Kudo Eiichi - Samurai Revolution Trilogy (1963 - 1966)

Obviously, there will be tons of people with swords

Director: Kudo Eiichi
Writers: Ikegami Kaneo, Kunihiro Takeo, Suzuki Norifumi, Matsudaira Norimichi
Date: 1963, 1964, 1966

Genre: Chambara, Jidaigeki
Description: Dudes go assassinating, evil politicians, cruel lords, justice beyond the law, revenge

– Kataoka Chiezo, Nishimura Ko, Uchida Ryohei, Arashi Kanjuro, Satomi Kotaro, cameo by Tamba Tetsuro, Natsuyagi Isao, etc.
– Satomi Kotaro, Kawarasaki Choichiro, Hira Mikijiro, Inaba Yoshio, Yamamoto Rinichi, Munakata Nami, Ohki Minoru, Osaka Shiro, Abe Toru, Otomo Ryutaro, Kato Go, Kataoka Chiezo
– Natsuyagi Isao, Satomi Kotaro, Nambara Koji, Sato Kei, Suga Kantaro, Nishimura Ko, Otomo Ryutaro, etc.

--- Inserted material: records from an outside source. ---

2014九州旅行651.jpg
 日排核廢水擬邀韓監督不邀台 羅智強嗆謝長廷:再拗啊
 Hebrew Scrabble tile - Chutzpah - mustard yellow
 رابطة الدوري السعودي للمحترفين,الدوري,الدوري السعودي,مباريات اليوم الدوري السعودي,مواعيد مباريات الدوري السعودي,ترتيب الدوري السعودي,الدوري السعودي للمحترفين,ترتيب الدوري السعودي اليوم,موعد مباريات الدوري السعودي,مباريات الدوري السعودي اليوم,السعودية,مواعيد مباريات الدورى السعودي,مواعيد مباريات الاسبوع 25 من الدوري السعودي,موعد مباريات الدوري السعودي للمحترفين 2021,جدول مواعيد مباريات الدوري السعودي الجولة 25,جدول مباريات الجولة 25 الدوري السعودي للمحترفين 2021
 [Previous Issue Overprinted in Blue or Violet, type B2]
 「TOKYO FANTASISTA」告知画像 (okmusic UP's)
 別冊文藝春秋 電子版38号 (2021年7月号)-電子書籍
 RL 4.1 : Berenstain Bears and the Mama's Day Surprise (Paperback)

Crew of note: Music by Ifukube Akira.

Runtime: 125 mins + 119 mins + 95 mins = 339 mins or 5 hours and 39 minutes.
Color: Black and White

Three different assholes, three different assassinations. Though the three films are similar in their main premise (be a jerk official and there’ll be some assassinatin’), there are variations on the theme.

In Juusan-nin no shikaku, the Shogun’s younger brother, Lord of the Akashi clan, rapes a woman and kills her and her husband over the affair. It becomes quite clear in the first 5 minutes that the lord is rotten and foul, and to save Japan from his rule, 13 samurai take it upon themselves to rid the world of this menace.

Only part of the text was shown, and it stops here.